14. D'autre part, comme l'ont relevé les premiers juges, il ressort des propres déclarations du requérant, que la SARL A... a pris en charge les dépenses liées à l'achat d'un tracteur, et a déduit les charges d'amortissement correspondantes alors que ce matériel était utilisé par deux sociétés tierces, dont il est également associé, le requérant disposant par ailleurs, à titre personnel, d'un terrain agricole de plus de deux hectares, attenant à la villa qu'il occupe. De telles dépenses n'ont pas été engagées dans l'intérêt de la société mais ont bénéficié à titre personnel à M. D....

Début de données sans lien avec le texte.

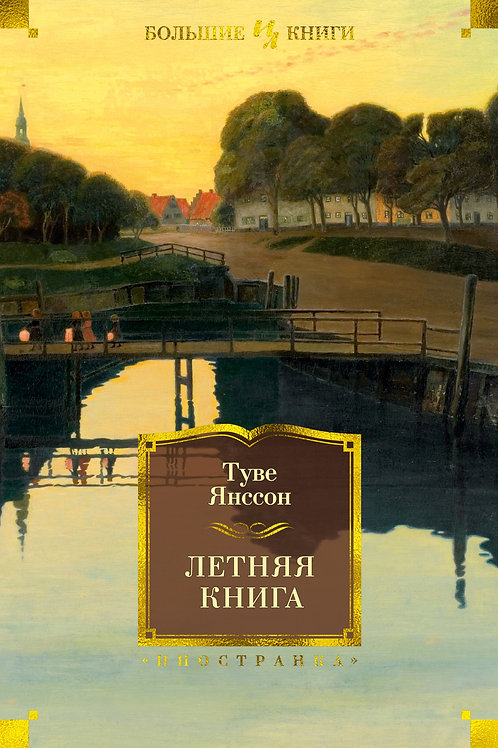 Туве Янссон «Летняя книга»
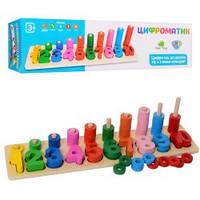 Деревянная игрушка Геометрика с цифрами 02090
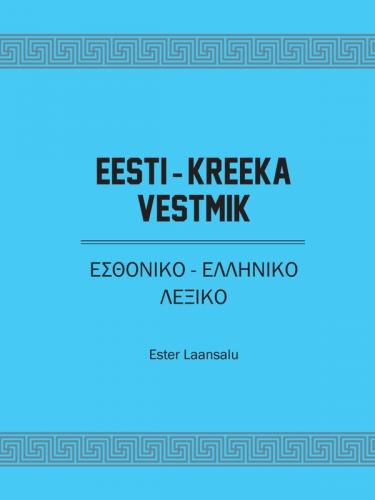 Eesti - kreeka vestmik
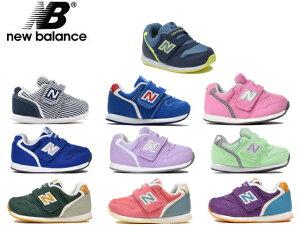 898dd5a1e6a51 ニューバランス 996 ベビー new balance FS996 LVI MTI BBI BRI TPI TGI TVI NBI BDI CLC  キッズ 子供靴 商品詳細 ブランド NEW BALANCE ニューバランス 1906年、 ...
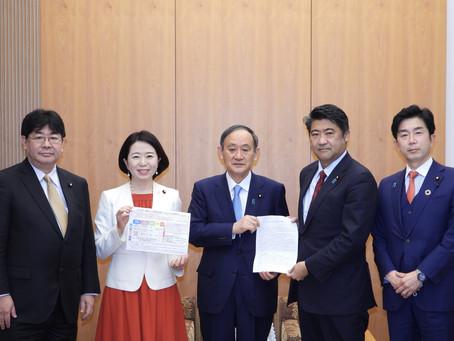 「こども庁」設置に向け、菅義偉総理大臣へ提言申し入れ
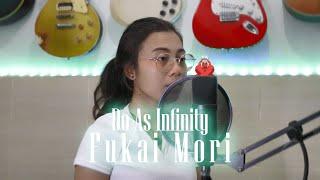 Do As Infinity / 深い森 Fukai Mori (Cover) By AYU Mirror Rotate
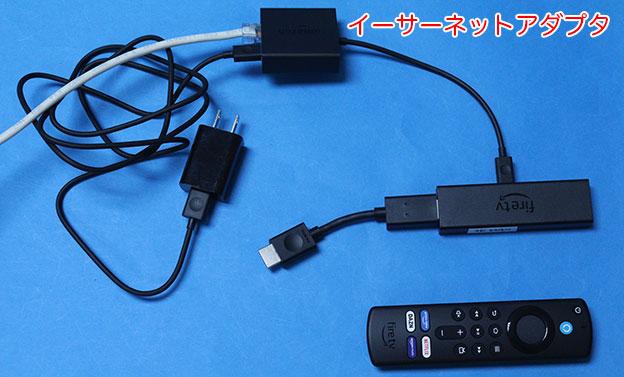 Fire TV stick 4K MaxにAmazon イーサネットアダプターを取りつけて使う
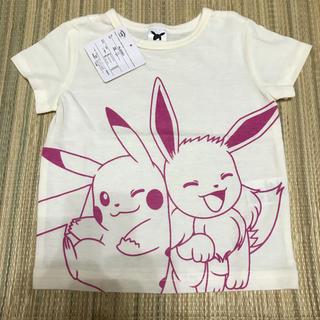 ポケモン(ポケモン)のポケモン Tシャツ(Tシャツ)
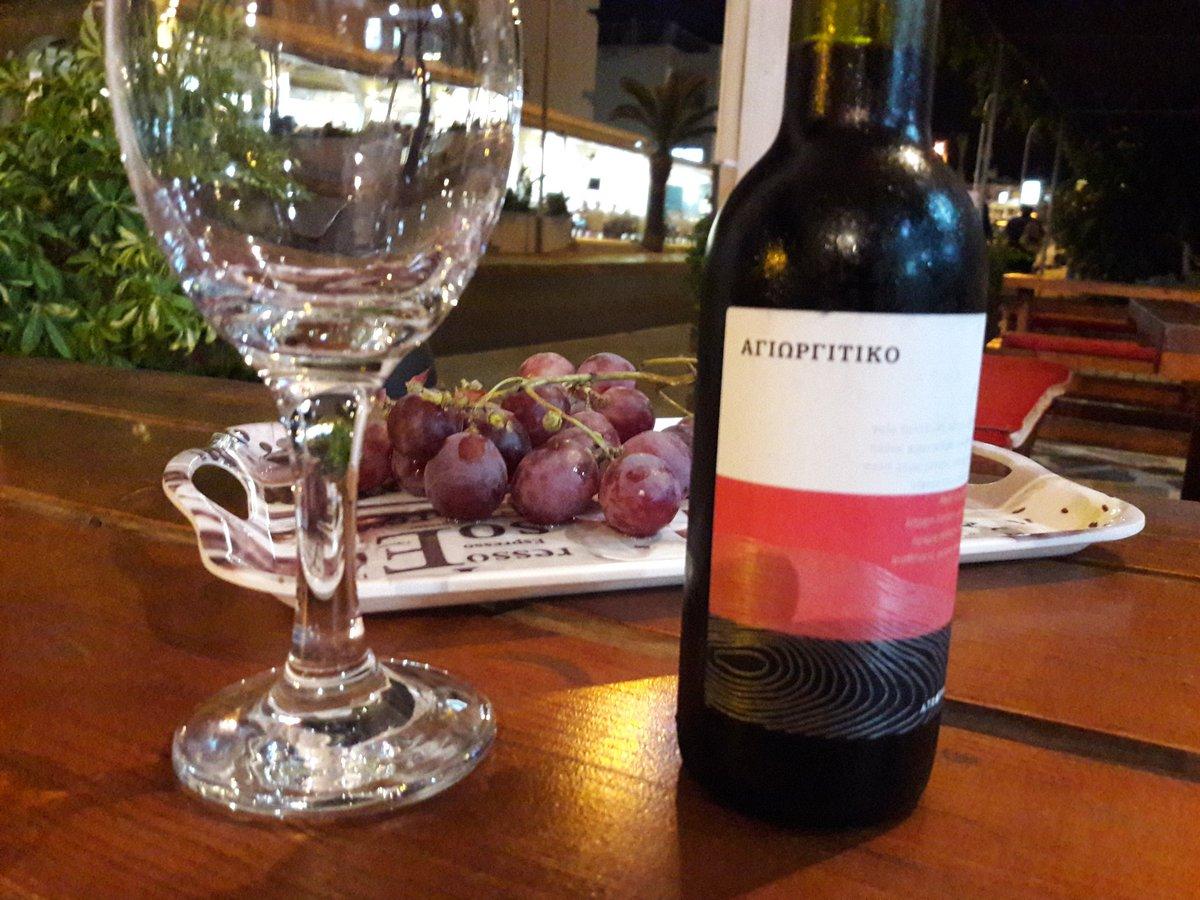 red wine Miyu Coffee #coffee #wine #CyprusCoffeeTrail #Protaras #Cyprus https://t.co/BdJF17WeTq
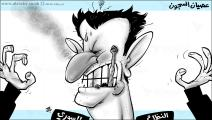 كاريكاتير عصيان السجون / حجاج
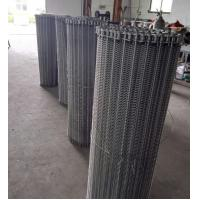 Quality metal wire conveyor belt for food and heat treatment industry for sale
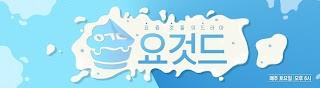 요즘 것들의 드라마 [요것드] - yogurD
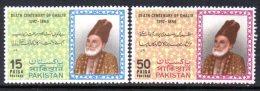 Pakistan 1969 Mirza Ghalib Set Of 2, MNH (D) - Pakistan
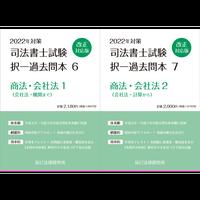 司法書士試験 択一過去問本 商法・会社法(2分冊)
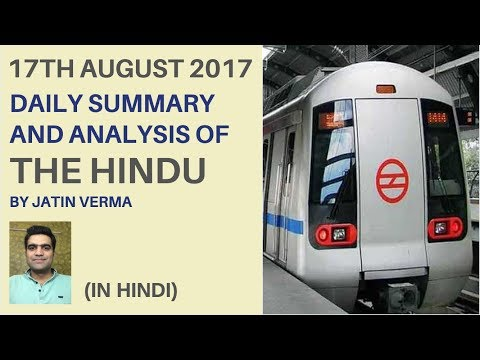 Hindu News Analysis for 17th August 2017 (In Hindi) By Jatin Verma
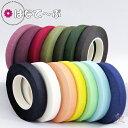 フローラルテープ(フローラテープ,はなてーぷ) 12mm太幅 27m/パステル,ピンク,赤,ミントグリーン,青,黄,紫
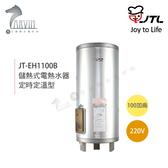 《喜特麗》JT-EH1100B - 定時定溫型 儲熱式電熱水器 (100加侖)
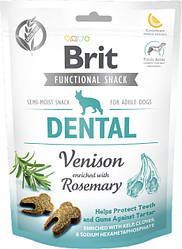 Лакомство для собак Brit Care Dental оленина с розмарином 150 г
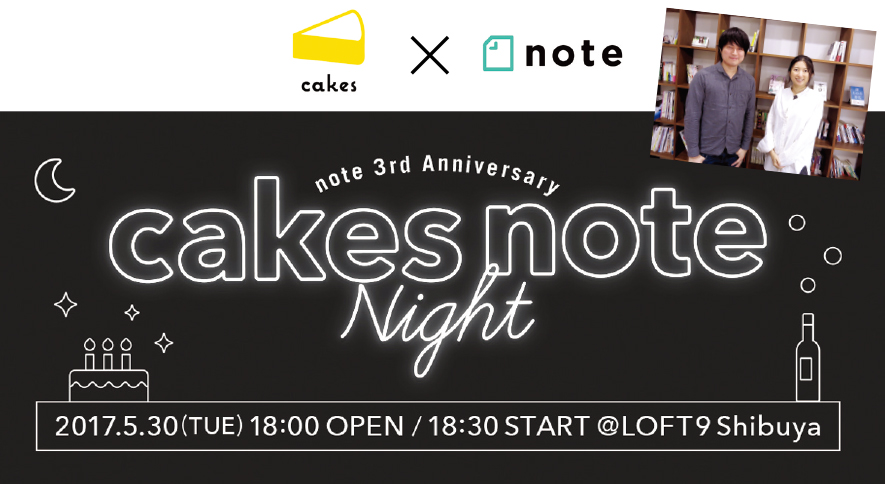 note 3rd Anniversary「cakes note Night」(Rooftop2017年5月号)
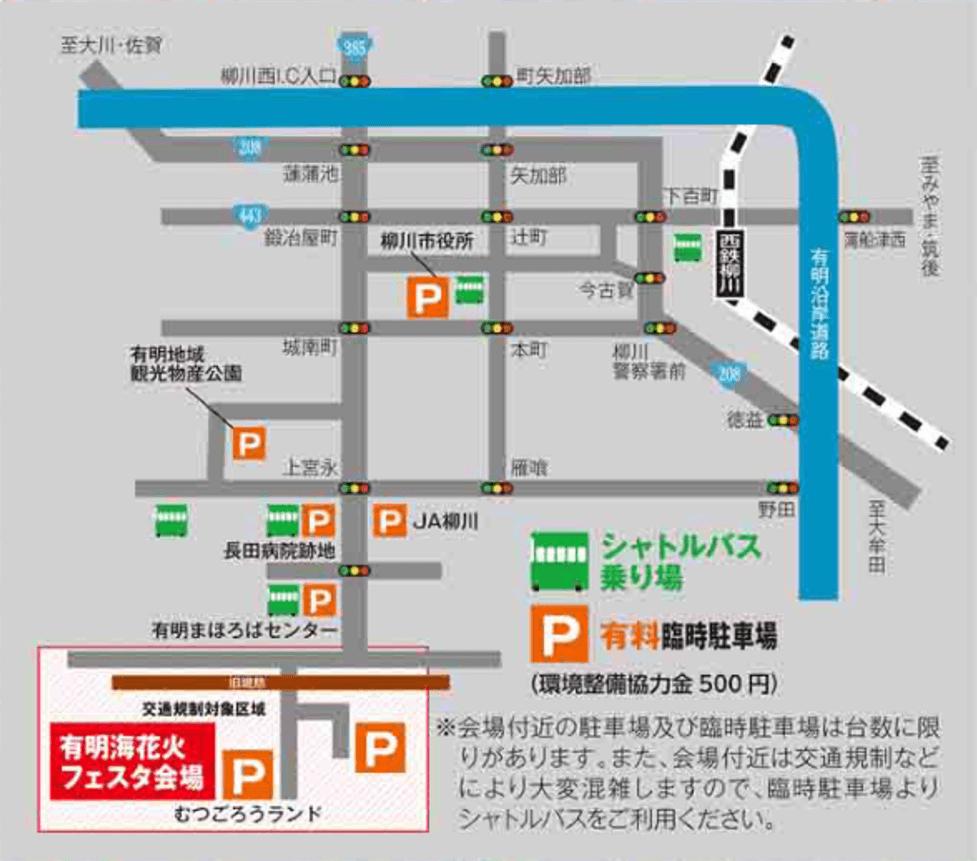 2018年有明海花火フェスタ駐車場MAP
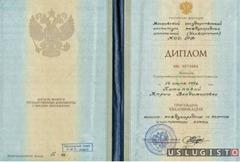Репититор по английскому дистанционно. 2000/90 Москва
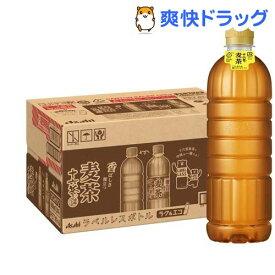 アサヒ 十六茶麦茶 ラベルレスボトル(660ml*24本入)【十六茶】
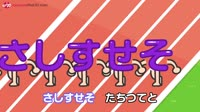Japanese Childrens Song - 童謡 - Learn ALL Hiragana with Aiue[...].mp4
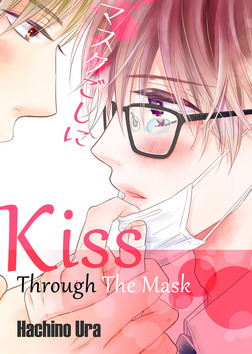 Kiss Through The Mask (Yaoi Manga), Volume 1-電子書籍
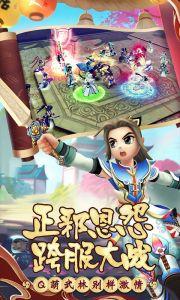 熱江至尊版游戲截圖-3
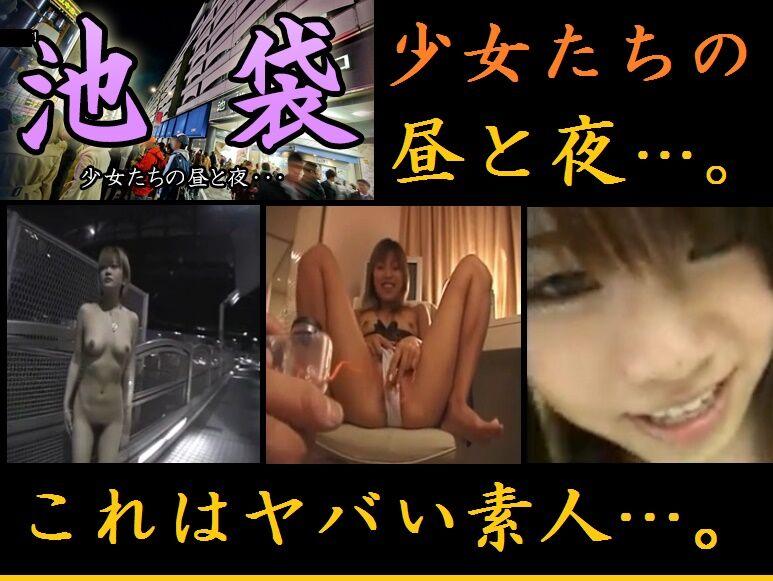 素人 池袋(新宿) 少女達の昼と夜・・・。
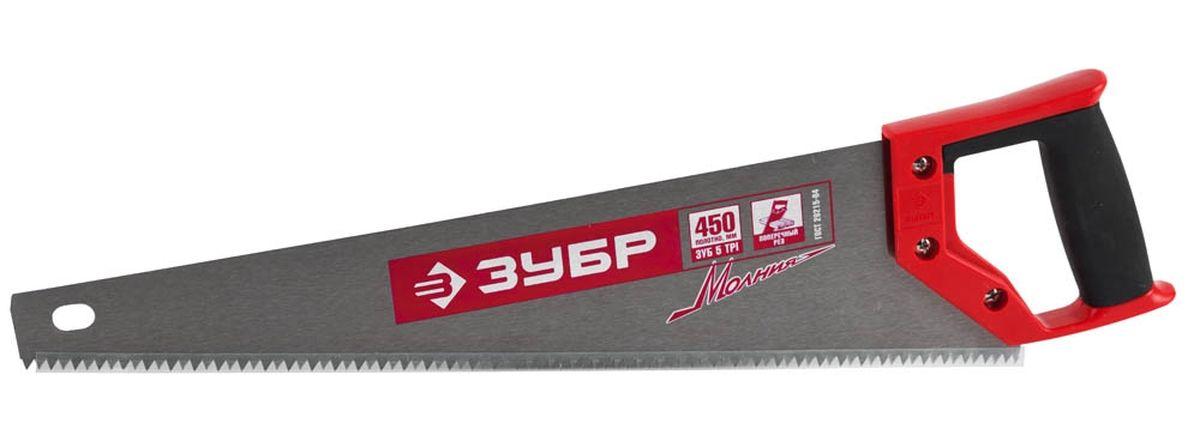 Ножовка Зубр Мастер МОЛНИЯ по дереву, крупный зуб, двухкомпонентная ручка, шаг зуба 5 мм, 450 мм15075-45_z01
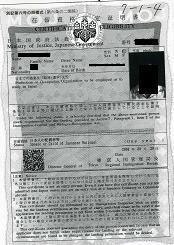 上陸特別許可 2006年東京入管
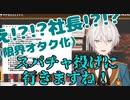 ジユちゃん、加賀美ハヤトのコメントにより限界化しスパチャ殴りを決定する
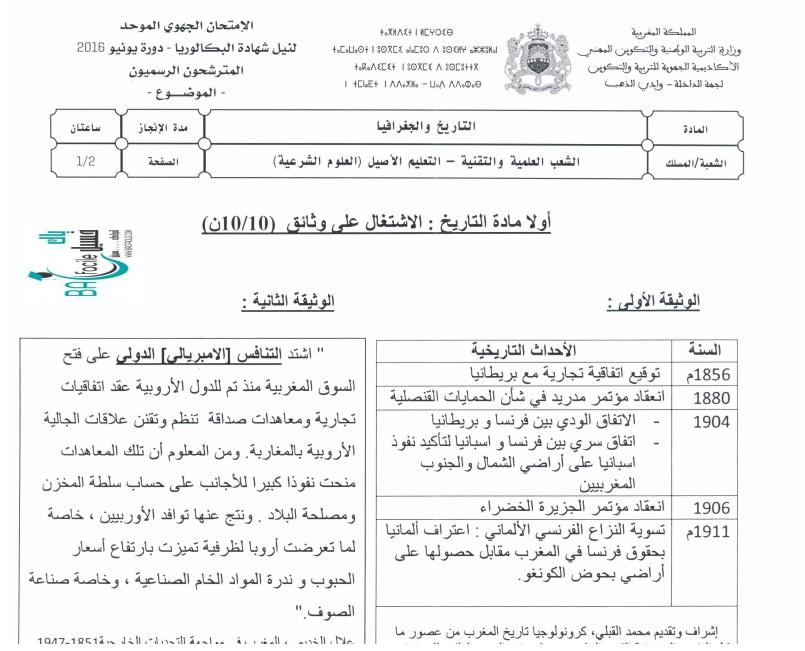 wadidahab2016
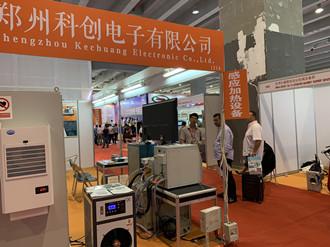 科创-国际金属暨冶金工业展览会圆满成功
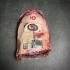 Picanha de boeuf  Black Angus  Grain Fed (Au détail, Uruguay)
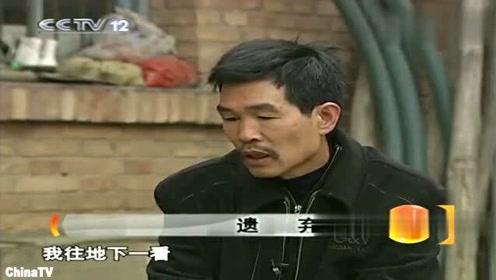 回顾:妈妈和叔叔同居十年?被抛弃后,男子愤怒拿刀割下了叔叔的头!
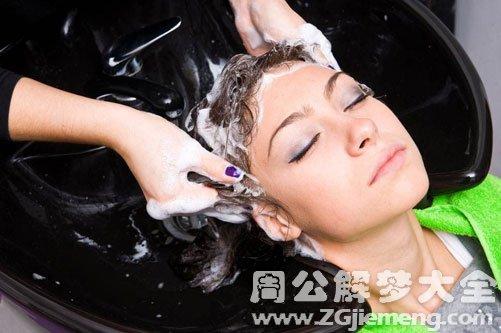 孕妇梦见洗头发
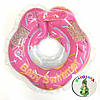 Круг для купания младенцев Baby Swimmer Розовый пончик 3-12кг
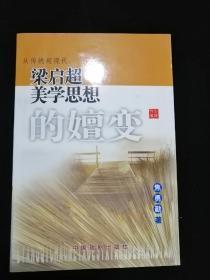 梁启超美学思想的嬗变•中国戏剧出版社•2006年一版一印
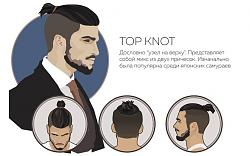 3-top-knot-1-.jpg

15. Enfin, M. D... conteste la réintégration dans le résultat imposable de la SARL A..., des dépenses d'honoraires de Me R.. Il a d'abord déclaré à l'administration et aux premiers juges que cette dépense était afférente à des prestations d'assistance aux assemblées générales et de conseil relatives à des procédures de licenciement. Devant la Cour, il soutient qu'elles se rattachent à un litige entre Mme M., son ex-épouse, et la SARL A... relatif à la mise à disposition d'un véhicule loué par cette société. Toutefois, il n'en justifie pas en se bornant à produire une assignation à comparaître par devant le tribunal de grande instance d'Aix-en-Provence, datée du 21 mai 2008, visant Mme M. et initiée par la SARL A.... A cet égard, les sommes concernées sont de 668 euros et 501 euros HT et ont été acquittées les 30 octobre et 2 juin 2009, de sorte que le lien avec l'assignation datée de 2008 n'est pas établi. Par ailleurs, l'administration fait valoir, sans être utilement contredite, que ces factures concernent en réalité un litige opposant le requérant à son ex-épouse, dans le cadre de la gestion de la SCI G.... Dans ces conditions, les frais en cause n'ont pas été effectivement exposés dans l'intérêt de l'exploitation de la société qui les a supportés mais ont bénéficié à titre personnel à M. D....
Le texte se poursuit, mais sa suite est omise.